428+built in soundcard?

  • Thread starter Thread starter wesley tanner
  • Start date Start date
wesley tanner

wesley tanner

New member
now this may seem ignorant, and perhaps it is...

I currently run a tascam 428, giving me 4 tracks at once... when recording drums, I'd looove to have seperate toms and OH, or be able to have a snare under and over mic'ed... anyways, I just discovered the soundcard in my dell can run simultaniously, giving me 2 more ins... are my tracks going to sync? is the quality difference going to be so drastic that it's not worth it? I'm asking because the only time I have to actually record--if I mess up, I loose a lot of tracks for people who reaaally wouldn't be happy about it. anyways, thanks in advance.

wes
 
Ah, been there, done that pretty much exactly (I use the 428 as well).

While it seemed like a good idea in theory, I didn't have much success. The inferior drivers of my sound card sucked so bad that it just bogged down everything to the point where I could barely get things to work at all.

I've had ok luck with kick, snare, mono overhead, and toms mixed down to one track with a PA mixer, but if I had to do it again right now with 4 inputs, I'd suggest just eliminating close mics on the toms altogether and going with a simple kick, snare, and two overheads.

Of course it's important to have decent mics, but that's nothing new in recording.

Let the overheads be your main tools - position them so that you get the right balance of kit elements, and make sure to keep the kick and snare centered in the stereo image (unless you want to differ on that for artistic reason), and then use the kick and snare mics to supplement this sound.

I always used to lust over the ability to mic up each tom individually, but I'm not too interested in that anymore. It's just not very important to the sound, and I find that a big roomy non-close mic'd drum sound has a lot more rocking power, and really sounds a lot cooler.

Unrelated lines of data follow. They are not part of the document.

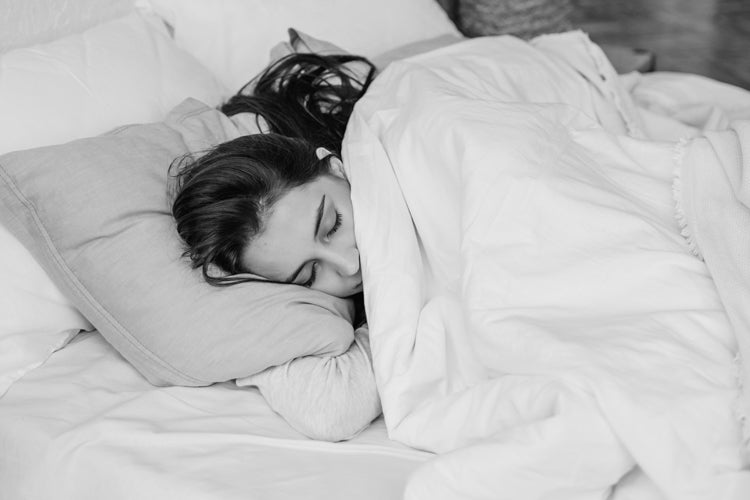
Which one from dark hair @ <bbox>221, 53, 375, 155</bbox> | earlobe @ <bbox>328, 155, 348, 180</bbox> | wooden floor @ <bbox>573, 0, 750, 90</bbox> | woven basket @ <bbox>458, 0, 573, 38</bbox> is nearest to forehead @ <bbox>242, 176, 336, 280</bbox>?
earlobe @ <bbox>328, 155, 348, 180</bbox>

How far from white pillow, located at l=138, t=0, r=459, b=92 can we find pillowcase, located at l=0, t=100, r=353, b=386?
1.73ft

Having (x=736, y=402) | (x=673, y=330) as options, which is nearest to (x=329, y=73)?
(x=673, y=330)

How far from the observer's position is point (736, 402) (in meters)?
0.96

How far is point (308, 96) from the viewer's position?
1677 mm

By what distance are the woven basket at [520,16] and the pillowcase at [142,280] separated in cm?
180

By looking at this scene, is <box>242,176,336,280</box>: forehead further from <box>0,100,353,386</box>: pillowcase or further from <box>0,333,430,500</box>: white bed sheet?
<box>0,333,430,500</box>: white bed sheet

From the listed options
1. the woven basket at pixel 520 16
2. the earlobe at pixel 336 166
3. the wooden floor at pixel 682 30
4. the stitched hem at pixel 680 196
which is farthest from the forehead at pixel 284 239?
the wooden floor at pixel 682 30

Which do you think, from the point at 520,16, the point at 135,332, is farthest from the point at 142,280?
the point at 520,16

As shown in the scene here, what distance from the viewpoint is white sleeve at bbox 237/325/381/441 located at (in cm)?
118

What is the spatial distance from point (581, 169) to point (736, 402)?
0.43 meters

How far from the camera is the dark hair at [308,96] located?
1616 millimetres

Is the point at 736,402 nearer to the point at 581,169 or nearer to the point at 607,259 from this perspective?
the point at 607,259

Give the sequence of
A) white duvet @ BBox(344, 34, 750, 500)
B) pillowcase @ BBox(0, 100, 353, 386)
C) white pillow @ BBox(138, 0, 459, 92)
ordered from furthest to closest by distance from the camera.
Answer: white pillow @ BBox(138, 0, 459, 92), pillowcase @ BBox(0, 100, 353, 386), white duvet @ BBox(344, 34, 750, 500)

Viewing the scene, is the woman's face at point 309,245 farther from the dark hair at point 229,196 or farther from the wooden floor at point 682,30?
the wooden floor at point 682,30
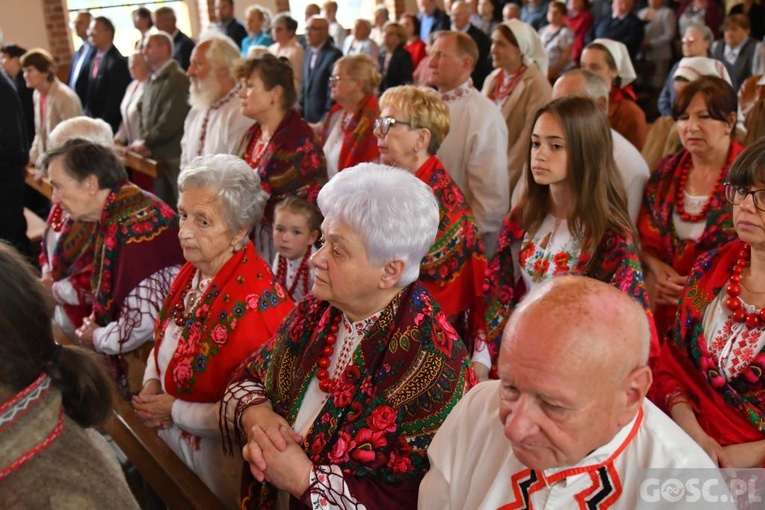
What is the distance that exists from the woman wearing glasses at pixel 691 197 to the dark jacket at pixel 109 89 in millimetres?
6041

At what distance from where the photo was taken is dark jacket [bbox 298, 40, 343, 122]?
788 cm

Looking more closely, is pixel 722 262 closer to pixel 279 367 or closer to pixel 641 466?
pixel 641 466

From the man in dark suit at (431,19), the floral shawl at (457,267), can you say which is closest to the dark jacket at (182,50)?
the man in dark suit at (431,19)

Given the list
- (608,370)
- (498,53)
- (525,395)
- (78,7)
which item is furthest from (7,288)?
(78,7)

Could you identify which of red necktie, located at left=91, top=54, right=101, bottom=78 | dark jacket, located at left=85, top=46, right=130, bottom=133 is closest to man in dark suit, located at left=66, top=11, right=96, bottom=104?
red necktie, located at left=91, top=54, right=101, bottom=78

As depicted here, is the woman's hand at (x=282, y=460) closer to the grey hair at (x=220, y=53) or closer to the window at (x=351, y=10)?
the grey hair at (x=220, y=53)

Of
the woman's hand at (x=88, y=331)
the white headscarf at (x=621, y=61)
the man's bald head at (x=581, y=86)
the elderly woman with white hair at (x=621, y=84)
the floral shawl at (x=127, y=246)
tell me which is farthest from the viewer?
the white headscarf at (x=621, y=61)

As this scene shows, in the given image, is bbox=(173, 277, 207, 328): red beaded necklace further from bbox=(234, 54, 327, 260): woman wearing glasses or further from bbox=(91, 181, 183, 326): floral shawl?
bbox=(234, 54, 327, 260): woman wearing glasses

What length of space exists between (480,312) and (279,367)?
1.09 m

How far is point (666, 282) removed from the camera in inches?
115

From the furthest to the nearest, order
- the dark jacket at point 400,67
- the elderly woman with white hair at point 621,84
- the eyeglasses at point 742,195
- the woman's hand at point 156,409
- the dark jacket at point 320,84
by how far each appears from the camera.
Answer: the dark jacket at point 400,67 < the dark jacket at point 320,84 < the elderly woman with white hair at point 621,84 < the woman's hand at point 156,409 < the eyeglasses at point 742,195

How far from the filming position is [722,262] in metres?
2.19

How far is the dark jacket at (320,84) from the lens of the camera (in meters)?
7.88

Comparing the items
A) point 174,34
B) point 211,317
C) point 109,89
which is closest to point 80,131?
point 211,317
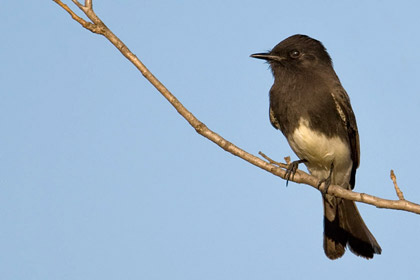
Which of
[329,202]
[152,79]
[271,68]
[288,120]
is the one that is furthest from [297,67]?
[152,79]

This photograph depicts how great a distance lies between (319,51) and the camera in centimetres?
832

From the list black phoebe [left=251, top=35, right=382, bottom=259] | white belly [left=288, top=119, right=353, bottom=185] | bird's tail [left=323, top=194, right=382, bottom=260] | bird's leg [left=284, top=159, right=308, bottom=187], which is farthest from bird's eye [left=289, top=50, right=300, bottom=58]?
bird's tail [left=323, top=194, right=382, bottom=260]

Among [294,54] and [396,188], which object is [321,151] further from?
[396,188]

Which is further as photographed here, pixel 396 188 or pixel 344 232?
pixel 344 232

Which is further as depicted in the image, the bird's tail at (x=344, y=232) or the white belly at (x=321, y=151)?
the white belly at (x=321, y=151)

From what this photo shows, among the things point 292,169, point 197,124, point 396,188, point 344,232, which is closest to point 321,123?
point 292,169

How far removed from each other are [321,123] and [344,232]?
4.55 feet

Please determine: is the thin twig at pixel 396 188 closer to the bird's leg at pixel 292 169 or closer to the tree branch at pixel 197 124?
the tree branch at pixel 197 124

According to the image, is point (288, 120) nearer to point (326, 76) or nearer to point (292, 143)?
point (292, 143)

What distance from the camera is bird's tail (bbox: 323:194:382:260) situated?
721 cm

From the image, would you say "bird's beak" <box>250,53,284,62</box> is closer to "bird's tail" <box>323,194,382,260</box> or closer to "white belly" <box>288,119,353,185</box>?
"white belly" <box>288,119,353,185</box>

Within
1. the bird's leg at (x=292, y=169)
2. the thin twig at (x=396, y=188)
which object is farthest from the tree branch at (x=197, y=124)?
the bird's leg at (x=292, y=169)

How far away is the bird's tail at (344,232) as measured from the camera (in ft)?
23.7

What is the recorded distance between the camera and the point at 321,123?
746 centimetres
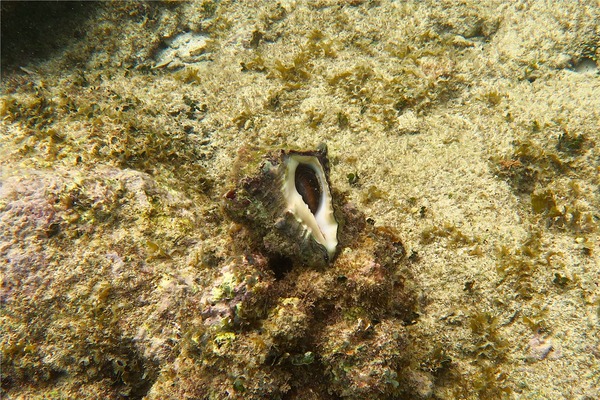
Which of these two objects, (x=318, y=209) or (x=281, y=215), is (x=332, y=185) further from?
(x=281, y=215)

I've actually just bought a motu 828 off ebay, and even though I could close mic toms, I dont think I'm really going to next time I do recording of drums. My extra channels are going to go more to things like the under snare mic, a condenser a few feet back on kick, etc.

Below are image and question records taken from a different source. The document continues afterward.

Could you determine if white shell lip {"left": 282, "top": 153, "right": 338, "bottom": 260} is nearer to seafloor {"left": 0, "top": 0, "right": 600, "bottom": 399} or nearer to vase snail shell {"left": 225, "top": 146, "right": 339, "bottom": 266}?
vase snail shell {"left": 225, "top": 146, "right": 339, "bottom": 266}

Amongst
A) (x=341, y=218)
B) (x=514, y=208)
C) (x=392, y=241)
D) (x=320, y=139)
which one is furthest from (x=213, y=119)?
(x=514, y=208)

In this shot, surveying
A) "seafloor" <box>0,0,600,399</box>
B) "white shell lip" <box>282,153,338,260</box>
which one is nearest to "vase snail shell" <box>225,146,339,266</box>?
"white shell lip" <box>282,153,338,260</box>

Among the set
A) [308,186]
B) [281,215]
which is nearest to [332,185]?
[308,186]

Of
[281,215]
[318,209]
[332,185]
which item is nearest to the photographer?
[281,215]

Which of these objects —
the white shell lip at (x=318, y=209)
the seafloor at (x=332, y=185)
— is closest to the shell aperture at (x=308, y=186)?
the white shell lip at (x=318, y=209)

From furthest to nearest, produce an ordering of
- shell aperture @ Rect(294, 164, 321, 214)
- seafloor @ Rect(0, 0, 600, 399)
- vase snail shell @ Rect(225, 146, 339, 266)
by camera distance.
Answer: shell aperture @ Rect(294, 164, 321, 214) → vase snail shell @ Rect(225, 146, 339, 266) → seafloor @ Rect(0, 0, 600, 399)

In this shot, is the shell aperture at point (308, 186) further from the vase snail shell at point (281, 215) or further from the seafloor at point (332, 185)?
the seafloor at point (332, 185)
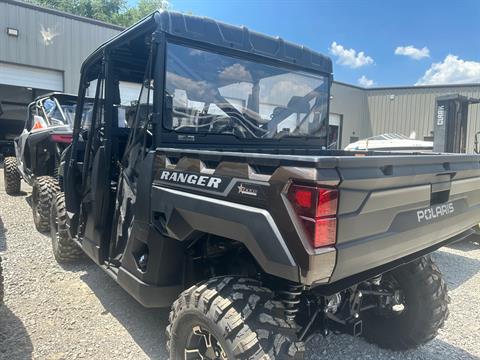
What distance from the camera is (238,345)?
1.99 metres

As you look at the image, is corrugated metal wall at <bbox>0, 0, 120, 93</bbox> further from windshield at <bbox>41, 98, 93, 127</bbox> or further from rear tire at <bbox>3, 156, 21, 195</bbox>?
windshield at <bbox>41, 98, 93, 127</bbox>

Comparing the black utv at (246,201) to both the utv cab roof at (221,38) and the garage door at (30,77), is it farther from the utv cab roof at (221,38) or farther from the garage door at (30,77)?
the garage door at (30,77)

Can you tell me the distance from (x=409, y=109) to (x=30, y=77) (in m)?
19.6

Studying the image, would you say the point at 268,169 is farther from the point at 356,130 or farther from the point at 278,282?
the point at 356,130

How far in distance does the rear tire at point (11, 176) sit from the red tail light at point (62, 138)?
339 cm

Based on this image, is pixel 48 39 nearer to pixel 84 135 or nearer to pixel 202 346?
pixel 84 135

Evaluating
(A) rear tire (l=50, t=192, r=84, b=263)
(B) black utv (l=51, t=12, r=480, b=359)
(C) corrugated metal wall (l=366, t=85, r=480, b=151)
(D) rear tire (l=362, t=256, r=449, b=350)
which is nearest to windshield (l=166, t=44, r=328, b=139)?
(B) black utv (l=51, t=12, r=480, b=359)

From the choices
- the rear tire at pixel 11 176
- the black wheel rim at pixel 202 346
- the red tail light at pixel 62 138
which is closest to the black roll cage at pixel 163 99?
the black wheel rim at pixel 202 346

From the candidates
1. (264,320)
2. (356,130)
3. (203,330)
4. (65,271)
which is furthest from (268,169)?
(356,130)

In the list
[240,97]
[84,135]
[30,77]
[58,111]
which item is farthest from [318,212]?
[30,77]

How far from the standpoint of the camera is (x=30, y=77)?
14.4m

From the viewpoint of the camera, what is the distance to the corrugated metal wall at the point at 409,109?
21.5m

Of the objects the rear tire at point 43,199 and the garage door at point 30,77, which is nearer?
the rear tire at point 43,199

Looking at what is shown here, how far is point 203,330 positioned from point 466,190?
1958mm
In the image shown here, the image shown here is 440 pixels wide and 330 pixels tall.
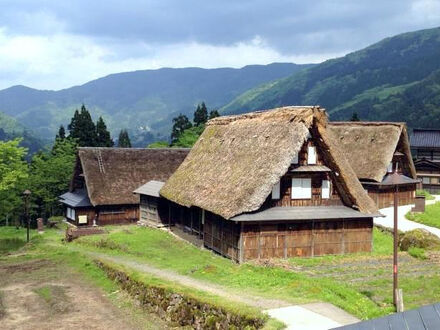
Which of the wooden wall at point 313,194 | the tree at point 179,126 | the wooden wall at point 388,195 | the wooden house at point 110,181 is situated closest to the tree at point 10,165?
the wooden house at point 110,181

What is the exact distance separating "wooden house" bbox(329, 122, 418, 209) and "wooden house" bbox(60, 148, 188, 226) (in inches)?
657

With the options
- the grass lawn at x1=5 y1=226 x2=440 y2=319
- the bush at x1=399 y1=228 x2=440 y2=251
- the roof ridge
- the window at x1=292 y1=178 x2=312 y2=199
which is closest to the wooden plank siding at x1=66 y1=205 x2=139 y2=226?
the grass lawn at x1=5 y1=226 x2=440 y2=319

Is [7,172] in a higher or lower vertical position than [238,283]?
higher

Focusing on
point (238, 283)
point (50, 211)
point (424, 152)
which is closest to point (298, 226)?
point (238, 283)

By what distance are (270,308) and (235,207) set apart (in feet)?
26.1

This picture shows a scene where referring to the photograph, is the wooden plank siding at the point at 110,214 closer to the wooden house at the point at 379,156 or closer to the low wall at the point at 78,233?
the low wall at the point at 78,233

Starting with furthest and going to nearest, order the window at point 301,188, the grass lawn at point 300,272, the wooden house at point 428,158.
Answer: the wooden house at point 428,158 → the window at point 301,188 → the grass lawn at point 300,272

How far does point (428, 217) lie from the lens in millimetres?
35344

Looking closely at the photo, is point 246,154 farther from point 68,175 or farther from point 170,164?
point 68,175

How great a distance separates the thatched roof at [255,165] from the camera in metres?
24.0

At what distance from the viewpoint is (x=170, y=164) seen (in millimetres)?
46688

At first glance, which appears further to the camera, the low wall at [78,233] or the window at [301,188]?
the low wall at [78,233]

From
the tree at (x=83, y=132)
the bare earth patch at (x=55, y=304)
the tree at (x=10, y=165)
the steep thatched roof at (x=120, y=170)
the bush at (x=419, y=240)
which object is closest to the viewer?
the bare earth patch at (x=55, y=304)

I know you mentioned an under snare mic, and I do find I like what's at the bottom of a snare, but unless you can mix it down with the top mic (dont forget to flip the polarity on one), I'd just go with the simple approach and rely on the overheads.

After fussing over close mics, it's amazing how much the overheads can do that is often taken for granted.

I've found before that I had to compress the hell out of tom mi cs to make them audible above what's in the overheads, and in situations like that it becomes clear that the question is "Do I actually even need this?"

Just some thoughts.
 
I've experimented with all those methods... I worked a bit about it today, but it didn't work out as well as in my head... I get some bands here that like really modern sounding drums, I have to close mic EQ and compress the hell out of them... I usually wind up with a mono OH and toms that I have to edit out when they're not playing so you don't hear the sympathic vibrations when a kick is hit nice and hard....

come to think of it, though, the best rocking sound on the drums I've had was just with two overheads kick and snare.... hmmmmmmmmmmm I think i'll go back to that... it'll really help that I've got 2 nice preamps now too. ahhh yes, I can't wait to record more... it's just so addicting...
 
I use a 428 with a emu 1212 connected via lightpipe to a behringer ada8000.
It works out pretty well.

Of course I only use the tascam now for midi and headphone monitoring.